-- Supplied passage --
Weakness of NSCN's demands for Nagalim
- Part 3 -
Dr. Khomdon Singh Lisam *
30. By September 1975, the Naga underground leaders were agreeable for the first time " not to insist on independence as a precondition". A six member underground delegation led by Kevi Yallya (Phizo's brother) met L.P. Singh, Governor of Assam on 10 November, 1975 at Raj Bhavan, Shillong, which led to the signing of the "Shillong Accord". On November 11, 1975, the "Shillong Accord"was signed between the Government of India and the NNC.Under this agreement, the NNC had agreed (1) to accept the solution of the Naga problem within the framework of the Indian Constitution, (2) abjure violence, bring out the armed men (3) to surrender weapons and resolve the residual problems through discussions.
However, the National Assembly summoned by Th. Muivah Gen. Secretary NNC on 15th to 17th August , 1976 at Suphao, condemned outright the "Shillong Accord" as the work of the sole traitors.It also condemned the Zashei Huire for the high treason. The condemnation paper was signed by Messrs Isak Chishi Swu and Th. Muivah in their respective capacities as the Vice-President and the General Secretary NNC.The Assembly elected Mr. Isak Chishi Swu to the Vice-Presidency. Phizo intentionally refused to condemn it right up to the time he breathed his last in 1990. Instead he went on welcoming the "traitors" including his own younger brother, Kevi Yalley, the architect of the Shillong Accord at his London residence
31. On January 31, 1980 ,several underground Naga members , who had strongly opposed the Shillong Accord, led by Isak Chishi Swu and Thuingaleng Muivah (see Plates-164,165) ultimately founded the "National Socialist Council Of Nagaland" (NSCN) with Isak Chishi Swu as the Chairman, S.S Khaplang, a Hemis Naga of upper Myanmar, as Vice–President and Thuingaleng Muivah, a Tangkhul Naga of Manipur's Ukhrul district, as the General Secretary.8 The Kukis claim to hold about 50% of the land in these hill districts, which the NSCN (IM) wishes to be made part of a Greater Nagaland.
32. The NSCN split when Khaplang suspected Isak and Muivah of secretly initiating talks with the Indian Government. Differences surfaced within the NSCN outfit over the issue of commencing a dialogue process with the Indian Government. On April 30, 1988, an attempt to assassinate Muivah and Tangkhul cadre in the NSCN set–up was executed in which a large number of undergrounds were killed. Mr. Khaplang alleged that "Chairman Isak, General Secretary Muivah and Kilonser Hanong are ready to surrender to India by accepting uncle Suisa's proposal and that they were prepared to seize all the arms to surrender them to India. They are ready to eliminate all the Konyak and the Pangmi National Workers". However, Muivah escaped and as a result, NSCN was vertically split into two factions namely NSCN led by Isak and Muivah (NSCN-IM) and NSCN led by S.S. Khaplang.(NSCN-K) It was the bloodiest internal clash in the history of Naga insurgency. The Konyaks formed the NSCN-K under the leadership of Khole Konyak and S S Khaplang. The Tangkhul faction, the NSCN-IM (Isak-Muivah) was led by Isak Chisi Swu and Th. Muivah. (Sanjay Kumar ).

(Rows of spatial question data)
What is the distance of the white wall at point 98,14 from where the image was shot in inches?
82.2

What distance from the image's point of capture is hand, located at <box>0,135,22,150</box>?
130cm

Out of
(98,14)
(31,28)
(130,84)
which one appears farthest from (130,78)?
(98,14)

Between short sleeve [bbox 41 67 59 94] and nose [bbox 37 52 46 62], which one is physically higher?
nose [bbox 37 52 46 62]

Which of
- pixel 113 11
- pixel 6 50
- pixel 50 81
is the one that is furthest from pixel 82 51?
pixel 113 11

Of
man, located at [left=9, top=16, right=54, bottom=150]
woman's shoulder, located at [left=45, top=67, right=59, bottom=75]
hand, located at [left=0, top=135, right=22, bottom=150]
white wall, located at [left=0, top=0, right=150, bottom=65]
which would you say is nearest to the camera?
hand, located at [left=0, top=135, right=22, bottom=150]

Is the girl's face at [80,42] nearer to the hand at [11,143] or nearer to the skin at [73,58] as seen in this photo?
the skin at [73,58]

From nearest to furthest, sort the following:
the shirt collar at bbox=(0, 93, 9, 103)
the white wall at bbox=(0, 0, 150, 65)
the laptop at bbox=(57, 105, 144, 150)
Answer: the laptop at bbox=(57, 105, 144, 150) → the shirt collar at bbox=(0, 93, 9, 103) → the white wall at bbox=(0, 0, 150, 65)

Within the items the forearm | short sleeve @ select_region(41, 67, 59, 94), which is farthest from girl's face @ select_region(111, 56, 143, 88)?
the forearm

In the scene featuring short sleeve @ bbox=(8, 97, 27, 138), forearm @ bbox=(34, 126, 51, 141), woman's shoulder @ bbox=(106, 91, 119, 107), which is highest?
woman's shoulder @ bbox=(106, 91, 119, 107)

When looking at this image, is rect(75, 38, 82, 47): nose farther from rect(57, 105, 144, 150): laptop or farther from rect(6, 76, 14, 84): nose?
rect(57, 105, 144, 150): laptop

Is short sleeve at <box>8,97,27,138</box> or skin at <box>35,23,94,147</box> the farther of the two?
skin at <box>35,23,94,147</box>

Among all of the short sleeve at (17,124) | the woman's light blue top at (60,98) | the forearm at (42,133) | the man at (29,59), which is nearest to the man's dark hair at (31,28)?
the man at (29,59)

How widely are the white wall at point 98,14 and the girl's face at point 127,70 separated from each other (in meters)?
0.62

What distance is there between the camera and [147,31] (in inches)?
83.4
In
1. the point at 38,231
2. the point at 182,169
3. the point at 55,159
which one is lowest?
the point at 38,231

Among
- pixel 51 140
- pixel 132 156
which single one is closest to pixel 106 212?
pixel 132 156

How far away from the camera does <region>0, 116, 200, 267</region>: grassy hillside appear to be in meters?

-- Short exercise --
In the piece on the NSCN's demands for Nagalim, rewrite everything from "Weakness of NSCN's" down to "problems through discussions.", changing "Shillong Accord" to "Shillong Agreement" throughout.

-- Result for this task --
Weakness of NSCN's demands for Nagalim
- Part 3 -
Dr. Khomdon Singh Lisam *
30. By September 1975, the Naga underground leaders were agreeable for the first time " not to insist on independence as a precondition". A six member underground delegation led by Kevi Yallya (Phizo's brother) met L.P. Singh, Governor of Assam on 10 November, 1975 at Raj Bhavan, Shillong, which led to the signing of the "Shillong Agreement". On November 11, 1975, the "Shillong Agreement"was signed between the Government of India and the NNC.Under this agreement, the NNC had agreed (1) to accept the solution of the Naga problem within the framework of the Indian Constitution, (2) abjure violence, bring out the armed men (3) to surrender weapons and resolve the residual problems through discussions.